AMSTERDAM (Reuters) -- Russia has banned imports of all vegetable products from the Netherlands from Dec. 3 after discovering a pest in lettuce and parsley shipments, Russia's Agriculture Ministry said Tuesday.

The pest, known as the western flower thrips or frankliniella occidentalis, spreads rapidly and destroys plants, the ministry said in a statement.

The Dutch farm ministry said it was unpleasantly surprised by the Russian move, adding it wanted to solve the pest problem as soon as possible.

Dutch vegetable exports to Russia are worth about 500 million euros ($665.4 million) a year, the ministry said.

In June, Russia, a major buyer of Dutch tulips and roses, also banned imports of flowers from the Netherlands after finding the same pest in a shipment of potted flowers.

Earlier this month, Russia also banned imports of vegetable products from Germany.

German Budget Boost

BERLIN (Bloomberg) -- German Finance Minister Hans Eichel's budget next year may be bolstered by the early repayment of between $3 billion and $4 billion in outstanding debt by the Russian government, Financial Times Deutschland said Tuesday, citing unidentified people close to the German administration.

Russia has offered the Paris Club of 19 creditor countries and the International Monetary Fund to repay $10 billion over the next three years, FTD said. Russian Finance Minister Alexei Kudrin said his government may repay between $7 billion and $10 billion as soon as next year, the newspaper reported.

Germany hasn't yet accepted Russia's offer, which isn't attached to any conditions at the moment, FTD said. The Russian government may expand on its proposal at the Paris Club's next meeting on Dec. 13, the newspaper said.

$500M Tanker Plan

MOSCOW (Bloomberg) -- Sovcomflot, Russia's largest shipper by tanker capacity, plans to spend $500 million in the next five years to build tankers that ship liquefied natural gas, in a project it's pursuing together with Nippon Yusen KK.

Nippon Yusen, Japan's biggest shipping company, said earlier this month it formed a joint venture with Sovcomflot. The venture is building two tankers in Japan and another two in Korea.

"You can't lose with NYKK," Sovcomflot deputy general director Alexander Krasnenkov said Tuesday. "We want to become part of the narrow circle of shippers, competing with companies such as Shell and ChevronTexaco."

## Tasks and exercises
• 1. Please list every person named in the news roundup, by full name.
• 2. Restate the news roundup word for word, from "BERLIN (Bloomberg) -- German" to "the newspaper said.".

## Listed records
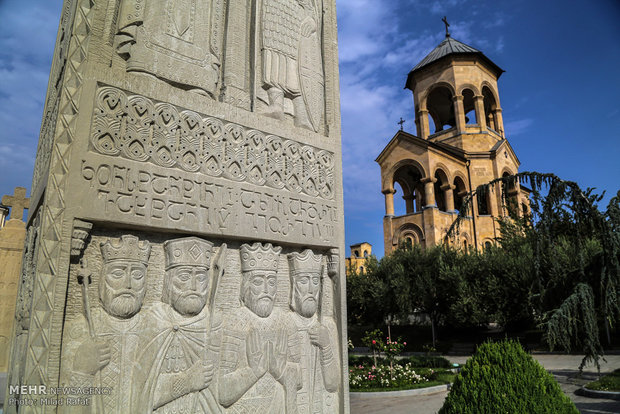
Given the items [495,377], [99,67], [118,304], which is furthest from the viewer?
[495,377]

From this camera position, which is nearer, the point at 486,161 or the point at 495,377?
the point at 495,377

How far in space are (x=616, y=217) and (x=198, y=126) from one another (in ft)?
20.2

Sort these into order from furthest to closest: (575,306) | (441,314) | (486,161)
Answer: (486,161), (441,314), (575,306)

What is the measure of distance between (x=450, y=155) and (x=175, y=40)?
997 inches

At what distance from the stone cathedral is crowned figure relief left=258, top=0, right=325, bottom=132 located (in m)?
20.2

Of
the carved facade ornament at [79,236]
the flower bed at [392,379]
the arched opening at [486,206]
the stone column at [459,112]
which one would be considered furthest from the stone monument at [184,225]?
the stone column at [459,112]

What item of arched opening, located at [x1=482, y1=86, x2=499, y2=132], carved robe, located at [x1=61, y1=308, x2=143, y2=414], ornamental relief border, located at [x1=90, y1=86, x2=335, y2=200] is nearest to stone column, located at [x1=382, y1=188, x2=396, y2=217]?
arched opening, located at [x1=482, y1=86, x2=499, y2=132]

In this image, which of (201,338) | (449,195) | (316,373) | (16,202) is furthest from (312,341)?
(449,195)

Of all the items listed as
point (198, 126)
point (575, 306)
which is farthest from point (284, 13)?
point (575, 306)

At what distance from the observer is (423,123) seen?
2883 centimetres

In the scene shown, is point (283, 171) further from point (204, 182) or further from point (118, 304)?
point (118, 304)

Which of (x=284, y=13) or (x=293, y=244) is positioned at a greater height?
(x=284, y=13)

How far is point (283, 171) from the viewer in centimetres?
404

## Response list
• 1.
Hans Eichel
Alexei Kudrin
Alexander Krasnenkov

• 2.
BERLIN (Bloomberg) -- German Finance Minister Hans Eichel's budget next year may be bolstered by the early repayment of between $3 billion and $4 billion in outstanding debt by the Russian government, Financial Times Deutschland said Tuesday, citing unidentified people close to the German administration.

Russia has offered the Paris Club of 19 creditor countries and the International Monetary Fund to repay $10 billion over the next three years, FTD said. Russian Finance Minister Alexei Kudrin said his government may repay between $7 billion and $10 billion as soon as next year, the newspaper reported.

Germany hasn't yet accepted Russia's offer, which isn't attached to any conditions at the moment, FTD said. The Russian government may expand on its proposal at the Paris Club's next meeting on Dec. 13, the newspaper said.